Low quality articles honestly. Calling a bash script that takes a private ssh ke...

abujazar · 2025-06-09T00:27:06 1749428826

By invoking, do you mean installing/configuring the MCP server? It's the LLM that decides which MCPs to use.

garbanz0 · 2025-06-09T00:20:29 1749428429

Say you have several MCPs installed on a coding agent. One is a web search MCP and the other can run shell commands. Your project uses an AI-related package created by a malicious person who knows than an AI will be reading their docs. They put a prompt injection in the docs that asks the LLM to use the command runner MCP to curl a malicious bash script and execute it. Seems pretty plausible no?

simonw · 2025-06-09T00:23:31 1749428611

That's pretty much the thing I call the "lethal trifecta" - any time you combine an MCP (or other LLM tool) that can access private data with one that gets exposed to malicious instructions with one that can exfiltrate that data somewhere an attacker can see it: https://simonwillison.net/2025/Jun/6/six-months-in-llms/#ai-...

dinfinity · 2025-06-09T00:21:29 1749428489

It's a question as to how easily it is broken, but a good instruction to add for the agent/assistant is to tell it to treat everything outside of the instructions explicitly given as information/data, not as instructions. Which is what all software generally should be doing, by the way.

simonw · 2025-06-09T00:25:26 1749428726

The problem is that doesn't work. LLMs cannot distinguish between instructions and data - everything ends up in the same stream of tokens.

System prompts are meant to help here - you put your instructions in the system prompt and your data in the regular prompt - but that's not airtight: I've seen plenty of evidence that regular prompts can over-rule system prompts if they try hard enough.

This is why prompt injection is called that - it's named after SQL injection, because the flaw is the same: concatenating together trusted and untrusted strings.

Unlike SQL injection we don't have an equivalent of correctly escaping or parameterizing strings though, which is why the problem persists.

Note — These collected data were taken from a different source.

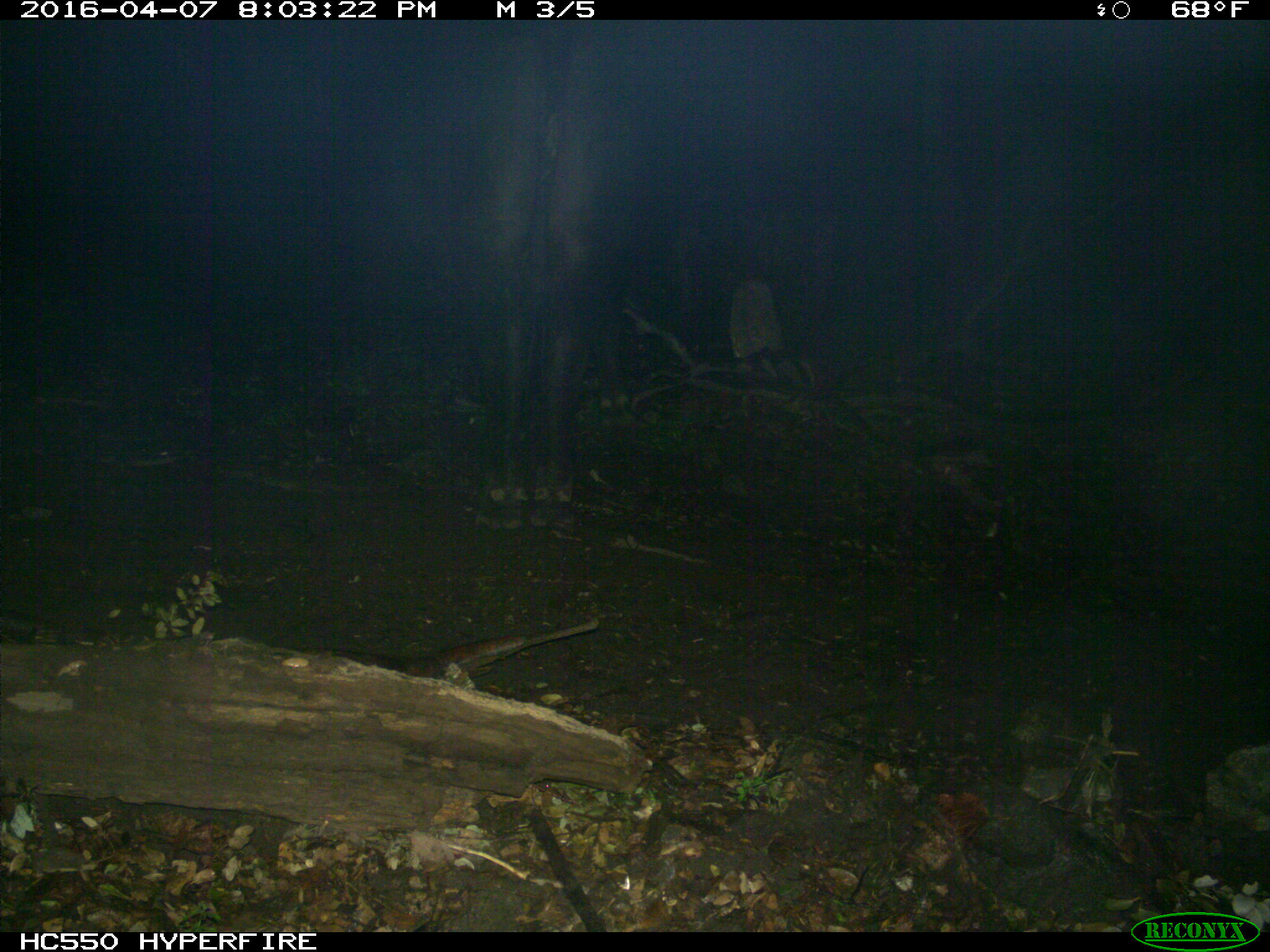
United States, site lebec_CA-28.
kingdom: Animalia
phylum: Chordata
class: Mammalia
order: Artiodactyla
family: Bovidae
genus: Bos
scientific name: Bos taurus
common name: domestic cow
Bos taurus (domestic cow).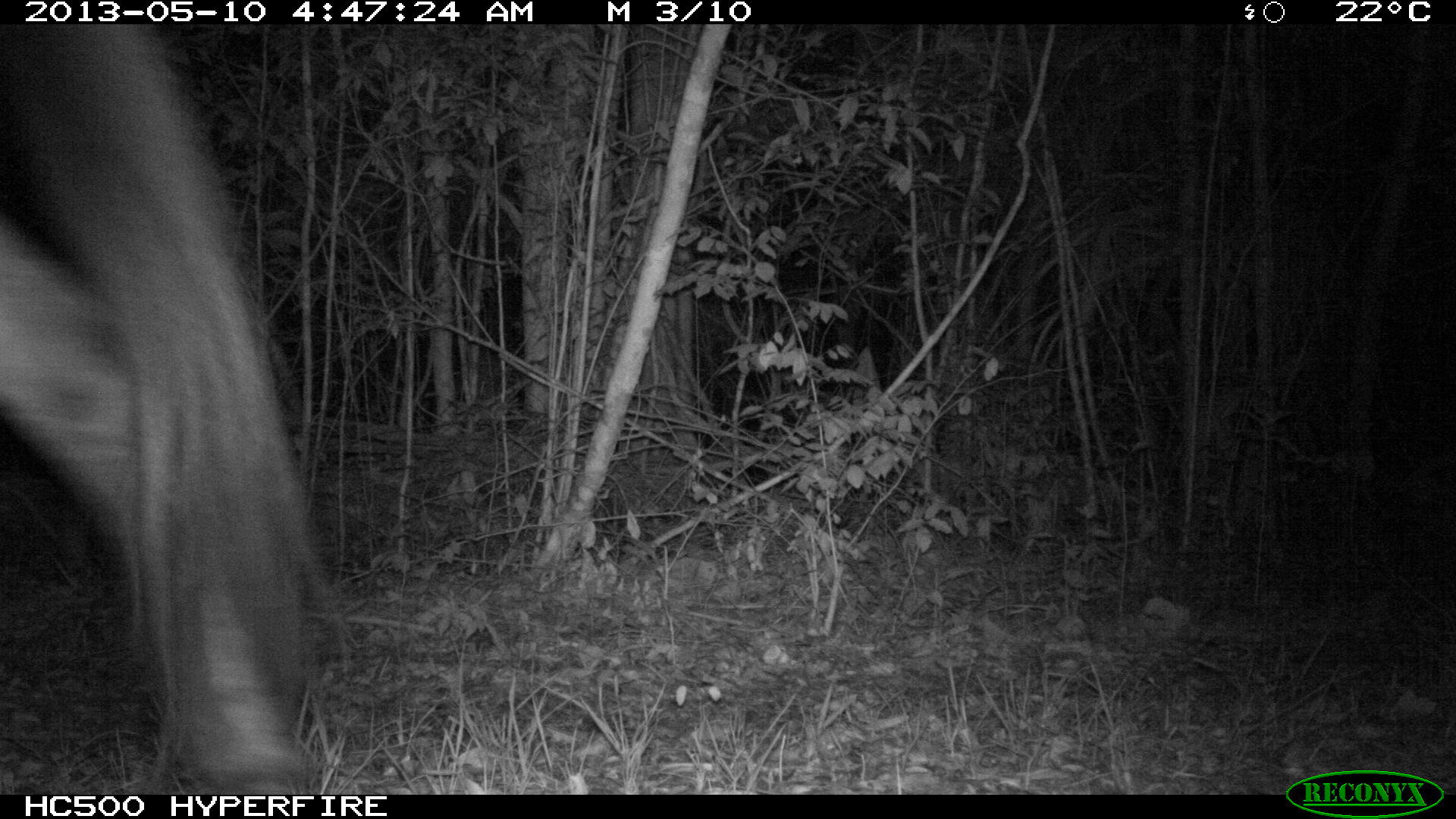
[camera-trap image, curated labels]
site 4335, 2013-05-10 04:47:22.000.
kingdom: Animalia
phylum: Chordata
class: Mammalia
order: Perissodactyla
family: Equidae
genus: Equus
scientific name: Equus ferus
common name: wild horse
Equus ferus (wild horse), count 1.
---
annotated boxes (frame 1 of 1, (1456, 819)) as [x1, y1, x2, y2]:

tedunangst · 2025-06-09T01:04:16 1749431056

People will never give up the dream that we can secure the LLM by saying please one more time than the attacker.

NeutralCrane · 2025-06-09T02:43:06 1749436986

No this is pretty much solved at this point. You simply have a secondary model/agent act as an arbitrator for every user input. The user input gets preprocessed into a standardized, formatted text representation (not a raw user message), and the arbitrator flags attempts at jailbreaking, prior to the primary agent/workflow being able to act on the user input.

simonw · 2025-06-09T03:01:26 1749438086

That doesn't work either. It's always possible to come up with an attack which subverts the "moderator" model first.

Using non-deterministic AI to protect against attacks against non-deterministic AI is a bad approach.

K0balt · 2025-06-09T10:07:08 1749463628

So you just need another agent to review the data being passed to the protector agent. Easy-peasy.

Use my openAI referral code #LETITRAIN for 10% off!